Similarly, while the UK’s Competition and Markets Authority (CMA) has professed an intention or expectation to consider algorithmic pricing cases, it has not yet launched any investigations, and it remains to be seen if/when the CMA takes action in this area.
European and UK antitrust authorities are clearly poised to take steps on algorithmic pricing in the future, but at present cases are at an earlier stage than those in the U.S. It is likely that 2026 will be a key year for the development of algorithmic pricing cases in these jurisdictions.
For more information on these developments or to discuss strategies for limiting the risks posed by shared-data algorithms, please contact any member of the firm’s Antitrust and Competition practice.
[1] Wilson Sonsini currently represents a defendant in this litigation and in two related matters.

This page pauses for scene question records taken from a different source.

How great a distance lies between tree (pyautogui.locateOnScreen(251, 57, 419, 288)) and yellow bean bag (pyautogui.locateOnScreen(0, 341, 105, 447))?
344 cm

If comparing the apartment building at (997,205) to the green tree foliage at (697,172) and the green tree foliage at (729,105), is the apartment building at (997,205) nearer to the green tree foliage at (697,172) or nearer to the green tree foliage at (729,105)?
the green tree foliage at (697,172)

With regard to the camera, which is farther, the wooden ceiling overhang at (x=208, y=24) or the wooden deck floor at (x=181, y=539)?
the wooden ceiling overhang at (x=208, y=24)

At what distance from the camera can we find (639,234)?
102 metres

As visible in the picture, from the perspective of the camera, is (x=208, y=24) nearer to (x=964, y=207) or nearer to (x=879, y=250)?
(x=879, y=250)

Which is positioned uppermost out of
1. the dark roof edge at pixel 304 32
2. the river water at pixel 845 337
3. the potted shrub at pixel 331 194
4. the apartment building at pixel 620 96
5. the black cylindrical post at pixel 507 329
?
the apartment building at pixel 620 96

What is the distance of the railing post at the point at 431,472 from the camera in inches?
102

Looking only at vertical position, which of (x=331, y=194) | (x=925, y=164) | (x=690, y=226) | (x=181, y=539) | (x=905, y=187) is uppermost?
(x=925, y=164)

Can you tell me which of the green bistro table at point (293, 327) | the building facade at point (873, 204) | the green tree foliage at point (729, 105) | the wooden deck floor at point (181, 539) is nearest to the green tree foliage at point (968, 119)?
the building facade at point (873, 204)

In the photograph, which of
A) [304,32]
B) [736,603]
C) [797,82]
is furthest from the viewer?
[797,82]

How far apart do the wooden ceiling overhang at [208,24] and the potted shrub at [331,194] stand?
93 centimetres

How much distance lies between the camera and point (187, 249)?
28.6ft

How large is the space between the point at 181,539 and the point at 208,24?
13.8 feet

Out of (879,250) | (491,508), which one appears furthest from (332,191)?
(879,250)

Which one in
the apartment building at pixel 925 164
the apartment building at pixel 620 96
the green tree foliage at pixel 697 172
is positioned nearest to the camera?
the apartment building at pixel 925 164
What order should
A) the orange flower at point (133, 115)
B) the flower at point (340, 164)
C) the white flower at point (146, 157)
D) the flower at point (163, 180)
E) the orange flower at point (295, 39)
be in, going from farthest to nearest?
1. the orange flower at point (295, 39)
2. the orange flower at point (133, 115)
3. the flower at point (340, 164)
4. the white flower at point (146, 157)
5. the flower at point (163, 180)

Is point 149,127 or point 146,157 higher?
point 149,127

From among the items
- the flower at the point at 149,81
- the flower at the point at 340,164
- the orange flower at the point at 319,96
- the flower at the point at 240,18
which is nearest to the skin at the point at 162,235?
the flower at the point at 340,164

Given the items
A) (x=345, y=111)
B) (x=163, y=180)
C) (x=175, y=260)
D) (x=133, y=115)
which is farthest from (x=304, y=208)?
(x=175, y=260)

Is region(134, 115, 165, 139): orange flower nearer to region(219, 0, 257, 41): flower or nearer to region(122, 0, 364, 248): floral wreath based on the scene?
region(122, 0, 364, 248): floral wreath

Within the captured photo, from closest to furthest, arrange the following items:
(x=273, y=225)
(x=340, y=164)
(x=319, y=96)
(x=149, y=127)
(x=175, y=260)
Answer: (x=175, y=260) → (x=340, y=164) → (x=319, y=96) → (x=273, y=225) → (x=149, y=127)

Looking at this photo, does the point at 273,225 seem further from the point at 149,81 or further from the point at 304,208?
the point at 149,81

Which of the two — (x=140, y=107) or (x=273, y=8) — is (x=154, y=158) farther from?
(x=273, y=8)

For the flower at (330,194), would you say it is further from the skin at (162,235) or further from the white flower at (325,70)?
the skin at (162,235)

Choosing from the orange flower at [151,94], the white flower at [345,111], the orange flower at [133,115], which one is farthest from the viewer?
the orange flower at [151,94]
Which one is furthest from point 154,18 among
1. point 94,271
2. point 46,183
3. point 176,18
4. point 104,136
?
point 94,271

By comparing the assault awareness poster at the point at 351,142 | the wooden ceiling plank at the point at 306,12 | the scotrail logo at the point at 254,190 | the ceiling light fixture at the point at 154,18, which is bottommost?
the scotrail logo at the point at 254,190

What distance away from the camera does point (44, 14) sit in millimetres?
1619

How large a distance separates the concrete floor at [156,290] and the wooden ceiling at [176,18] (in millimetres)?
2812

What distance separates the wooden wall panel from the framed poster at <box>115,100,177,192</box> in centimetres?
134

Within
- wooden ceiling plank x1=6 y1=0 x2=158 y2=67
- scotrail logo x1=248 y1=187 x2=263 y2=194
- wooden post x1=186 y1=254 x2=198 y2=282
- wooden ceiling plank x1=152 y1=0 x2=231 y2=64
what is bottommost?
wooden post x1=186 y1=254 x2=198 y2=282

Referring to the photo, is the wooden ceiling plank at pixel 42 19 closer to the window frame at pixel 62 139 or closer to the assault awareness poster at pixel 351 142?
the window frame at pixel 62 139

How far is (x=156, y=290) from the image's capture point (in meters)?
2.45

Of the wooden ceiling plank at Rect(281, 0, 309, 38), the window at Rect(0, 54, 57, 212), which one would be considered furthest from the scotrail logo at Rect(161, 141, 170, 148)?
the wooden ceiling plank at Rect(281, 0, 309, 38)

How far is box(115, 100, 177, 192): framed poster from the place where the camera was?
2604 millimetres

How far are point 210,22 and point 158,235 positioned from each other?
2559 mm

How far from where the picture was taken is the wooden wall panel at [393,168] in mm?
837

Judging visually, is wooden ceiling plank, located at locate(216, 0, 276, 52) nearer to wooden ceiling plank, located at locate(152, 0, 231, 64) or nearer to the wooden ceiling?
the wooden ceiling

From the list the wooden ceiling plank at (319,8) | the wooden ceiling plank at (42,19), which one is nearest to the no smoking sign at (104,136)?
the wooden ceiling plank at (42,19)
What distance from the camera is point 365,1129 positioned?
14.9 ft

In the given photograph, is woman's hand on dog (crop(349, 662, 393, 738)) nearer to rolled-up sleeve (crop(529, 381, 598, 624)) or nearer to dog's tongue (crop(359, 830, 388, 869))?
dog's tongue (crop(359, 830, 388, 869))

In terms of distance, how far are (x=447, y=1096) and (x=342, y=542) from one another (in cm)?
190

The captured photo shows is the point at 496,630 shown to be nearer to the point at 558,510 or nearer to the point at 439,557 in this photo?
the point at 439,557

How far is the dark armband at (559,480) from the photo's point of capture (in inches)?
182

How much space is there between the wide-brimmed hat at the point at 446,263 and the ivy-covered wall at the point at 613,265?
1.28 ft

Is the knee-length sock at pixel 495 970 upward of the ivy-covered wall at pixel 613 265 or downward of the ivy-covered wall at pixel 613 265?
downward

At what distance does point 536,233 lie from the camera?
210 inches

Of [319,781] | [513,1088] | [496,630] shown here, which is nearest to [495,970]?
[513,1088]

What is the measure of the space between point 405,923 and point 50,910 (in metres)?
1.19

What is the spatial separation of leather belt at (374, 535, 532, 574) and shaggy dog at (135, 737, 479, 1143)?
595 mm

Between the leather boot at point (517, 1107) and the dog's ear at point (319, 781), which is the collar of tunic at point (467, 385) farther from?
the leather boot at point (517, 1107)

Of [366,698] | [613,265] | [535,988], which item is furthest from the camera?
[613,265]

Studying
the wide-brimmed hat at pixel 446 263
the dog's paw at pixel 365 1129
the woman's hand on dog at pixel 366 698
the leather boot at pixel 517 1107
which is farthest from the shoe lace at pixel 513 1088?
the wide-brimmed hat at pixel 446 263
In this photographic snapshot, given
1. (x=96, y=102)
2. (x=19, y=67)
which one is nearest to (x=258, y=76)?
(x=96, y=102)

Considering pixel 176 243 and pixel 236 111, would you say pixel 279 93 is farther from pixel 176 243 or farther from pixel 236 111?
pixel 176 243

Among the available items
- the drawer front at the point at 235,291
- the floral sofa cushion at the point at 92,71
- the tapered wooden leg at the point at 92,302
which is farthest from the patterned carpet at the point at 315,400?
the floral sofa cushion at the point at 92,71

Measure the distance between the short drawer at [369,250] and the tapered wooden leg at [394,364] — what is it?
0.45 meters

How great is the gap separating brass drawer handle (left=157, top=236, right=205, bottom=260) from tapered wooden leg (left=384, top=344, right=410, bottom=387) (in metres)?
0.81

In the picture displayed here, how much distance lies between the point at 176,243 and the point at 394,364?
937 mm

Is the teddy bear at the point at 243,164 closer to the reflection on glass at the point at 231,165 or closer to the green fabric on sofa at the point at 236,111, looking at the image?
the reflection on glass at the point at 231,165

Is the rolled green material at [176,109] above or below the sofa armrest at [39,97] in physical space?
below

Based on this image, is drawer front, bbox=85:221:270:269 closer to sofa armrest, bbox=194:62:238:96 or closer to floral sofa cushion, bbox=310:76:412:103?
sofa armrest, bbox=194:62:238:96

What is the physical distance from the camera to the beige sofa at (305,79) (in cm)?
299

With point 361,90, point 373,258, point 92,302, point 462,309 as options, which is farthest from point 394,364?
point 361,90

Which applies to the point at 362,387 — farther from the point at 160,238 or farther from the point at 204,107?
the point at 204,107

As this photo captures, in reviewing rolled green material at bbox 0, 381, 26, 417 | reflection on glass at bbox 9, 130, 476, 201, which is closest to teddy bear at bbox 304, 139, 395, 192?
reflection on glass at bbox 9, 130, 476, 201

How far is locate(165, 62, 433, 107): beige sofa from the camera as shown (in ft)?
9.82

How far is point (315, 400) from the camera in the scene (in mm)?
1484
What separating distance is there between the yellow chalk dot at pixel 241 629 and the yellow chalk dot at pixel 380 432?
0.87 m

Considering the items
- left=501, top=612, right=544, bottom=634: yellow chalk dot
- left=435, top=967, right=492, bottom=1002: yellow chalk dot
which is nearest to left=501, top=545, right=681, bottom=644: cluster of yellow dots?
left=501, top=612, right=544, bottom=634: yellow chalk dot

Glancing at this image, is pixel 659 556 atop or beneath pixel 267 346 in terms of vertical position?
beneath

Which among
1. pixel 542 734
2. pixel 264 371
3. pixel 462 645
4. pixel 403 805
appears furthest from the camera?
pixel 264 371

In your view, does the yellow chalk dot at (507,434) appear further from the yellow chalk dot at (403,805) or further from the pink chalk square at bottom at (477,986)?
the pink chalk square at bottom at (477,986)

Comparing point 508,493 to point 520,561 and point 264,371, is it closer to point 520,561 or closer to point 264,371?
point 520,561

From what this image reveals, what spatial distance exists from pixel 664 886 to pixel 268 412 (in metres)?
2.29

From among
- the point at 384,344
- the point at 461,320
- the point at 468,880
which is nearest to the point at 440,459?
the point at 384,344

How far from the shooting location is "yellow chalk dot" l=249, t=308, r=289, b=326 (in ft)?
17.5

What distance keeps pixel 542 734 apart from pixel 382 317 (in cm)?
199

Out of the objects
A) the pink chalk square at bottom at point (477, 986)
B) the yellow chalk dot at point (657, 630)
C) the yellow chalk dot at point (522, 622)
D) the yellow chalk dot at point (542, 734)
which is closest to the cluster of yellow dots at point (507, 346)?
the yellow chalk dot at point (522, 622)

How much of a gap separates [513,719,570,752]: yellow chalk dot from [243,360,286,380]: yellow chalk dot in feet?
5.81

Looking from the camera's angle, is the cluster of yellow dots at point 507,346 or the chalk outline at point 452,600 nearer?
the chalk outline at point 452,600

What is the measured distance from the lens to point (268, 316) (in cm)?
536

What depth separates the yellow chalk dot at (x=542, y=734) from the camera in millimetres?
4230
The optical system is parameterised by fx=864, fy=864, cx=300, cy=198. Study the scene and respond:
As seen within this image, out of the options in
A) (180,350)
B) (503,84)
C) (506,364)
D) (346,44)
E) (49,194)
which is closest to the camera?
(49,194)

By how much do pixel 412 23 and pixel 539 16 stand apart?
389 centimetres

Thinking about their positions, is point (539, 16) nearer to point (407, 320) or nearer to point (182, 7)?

[2] The case, In re MultiPlan Health Insurance Provider Litigation, survived a motion to dismiss in June 2025. The Trump administration’s DOJ filed a statement of interest to assert its view that a violation may be found even where data is shared through an intermediary and even where users do not necessarily use a common algorithm in the same way, mirroring the Biden administration’s DOJ’s amicus brief in Cendyn, discussed below.
[3] The Biden administration’s DOJ filed a statement of interest in this case on the same grounds as in RealPage.